“But I knew, I knew,” she murmured. “You betrayed yourself so many times. You wrote your secret to me, and, though you did not tell me, I found your dear words on the sands, and have treasured them next my heart.”
What girlish romance was this? He held her away gingerly, just so far that he could look into her eyes.
“Oh, it is true, quite true,” she cried, drawing the locket from her neck. “Don’t you recognize your own handwriting, or were you not certain, just then, that you really did love me?”
Dear, dear! How often would she repeat that wondrous phrase! Together they bent over the tiny slips of paper. There it was again—“I love you”—twice blazoned in magic symbols. With blushing eagerness she told him how, by mere accident of course, she caught sight of her own name. It was not very wrong, was it, to pick up that tiny scrap, or those others, which she could not help seeing, and which unfolded their simple tale so truthfully? Wrong! It was so delightfully right that he must kiss her again to emphasize his convictions.
All this fondling and love-making had, of course, an air of grotesque absurdity because indulged in by two grimy and tattered individuals crouching beneath a tarpaulin on a rocky ledge, and surrounded by bloodthirsty savages intent on their destruction. Such incidents require the setting of convention, the conservatory, with its wealth of flowers and plants, a summer wood, a Chippendale drawing-room. And yet, God wot, men and women have loved each other in this grey old world without stopping to consider the appropriateness of place and season.
After a delicious pause Iris began again——
“Robert—I must call you Robert now—there, there, please let me get a word in even edgeways—well then, Robert dear, I do not care much what happens now. I suppose it was very wicked and foolish of me to speak as I did before—before you called me Iris. Now tell me at once. Why did you call me Iris?”
“You must propound that riddle to your godfather.”
“No wriggling, please. Why did you do it?”
“Because I could not help myself. It slid out unawares.”
“How long have you thought of me only as Iris, your Iris?”
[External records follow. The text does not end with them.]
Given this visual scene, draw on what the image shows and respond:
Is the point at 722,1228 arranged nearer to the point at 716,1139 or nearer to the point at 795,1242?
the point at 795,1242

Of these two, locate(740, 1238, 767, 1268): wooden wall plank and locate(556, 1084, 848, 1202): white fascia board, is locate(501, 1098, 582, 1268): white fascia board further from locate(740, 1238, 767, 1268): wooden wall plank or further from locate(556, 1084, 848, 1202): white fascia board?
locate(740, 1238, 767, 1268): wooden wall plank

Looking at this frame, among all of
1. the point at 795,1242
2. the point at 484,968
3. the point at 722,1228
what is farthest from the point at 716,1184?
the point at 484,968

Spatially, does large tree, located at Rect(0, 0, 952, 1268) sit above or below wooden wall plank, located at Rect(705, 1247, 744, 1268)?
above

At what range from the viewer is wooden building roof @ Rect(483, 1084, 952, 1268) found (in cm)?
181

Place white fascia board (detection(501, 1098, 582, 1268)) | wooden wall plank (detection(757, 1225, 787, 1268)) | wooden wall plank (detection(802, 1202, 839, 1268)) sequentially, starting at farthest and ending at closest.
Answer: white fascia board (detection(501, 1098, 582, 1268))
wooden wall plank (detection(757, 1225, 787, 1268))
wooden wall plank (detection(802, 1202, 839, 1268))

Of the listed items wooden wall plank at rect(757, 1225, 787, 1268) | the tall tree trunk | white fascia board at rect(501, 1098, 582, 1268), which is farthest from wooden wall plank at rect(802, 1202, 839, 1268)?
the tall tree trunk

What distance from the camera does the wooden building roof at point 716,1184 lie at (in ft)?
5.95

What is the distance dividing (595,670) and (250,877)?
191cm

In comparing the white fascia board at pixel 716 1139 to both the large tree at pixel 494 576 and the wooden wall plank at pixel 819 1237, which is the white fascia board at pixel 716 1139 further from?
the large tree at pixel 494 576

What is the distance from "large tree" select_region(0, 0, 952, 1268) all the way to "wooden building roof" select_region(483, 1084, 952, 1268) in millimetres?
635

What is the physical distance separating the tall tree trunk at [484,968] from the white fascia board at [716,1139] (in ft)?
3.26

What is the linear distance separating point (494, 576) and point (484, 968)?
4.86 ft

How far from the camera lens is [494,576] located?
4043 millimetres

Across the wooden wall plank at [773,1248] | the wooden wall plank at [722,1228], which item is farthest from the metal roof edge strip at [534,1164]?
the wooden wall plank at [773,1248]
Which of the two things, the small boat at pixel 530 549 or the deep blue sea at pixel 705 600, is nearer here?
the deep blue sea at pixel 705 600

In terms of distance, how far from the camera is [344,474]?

“Ever since I first understood that somewhere in the wide world was a dear woman to love me and be loved.”
“But at one time you thought her name was Elizabeth?”
“A delusion, a mirage! That is why those who christened you had the wisdom of the gods.”
Another interlude. They grew calmer, more sedate. It was so undeniably true they loved one another that the fact was becoming venerable with age. Iris was perhaps the first to recognize its quiet certainty.
“As I cannot get you to talk reasonably,” she protested, “I must appeal to your sympathy. I am hungry, and oh, so thirsty.”
The girl had hardly eaten a morsel for her midday meal. Then she was despondent, utterly broken-hearted. Now she was filled with new hope. There was a fresh motive in existence. Whether destined to live an hour or half a century, she would never, never leave him, nor, of course, could he ever, ever leave her. Some things were quite impossible—for example, that they should part.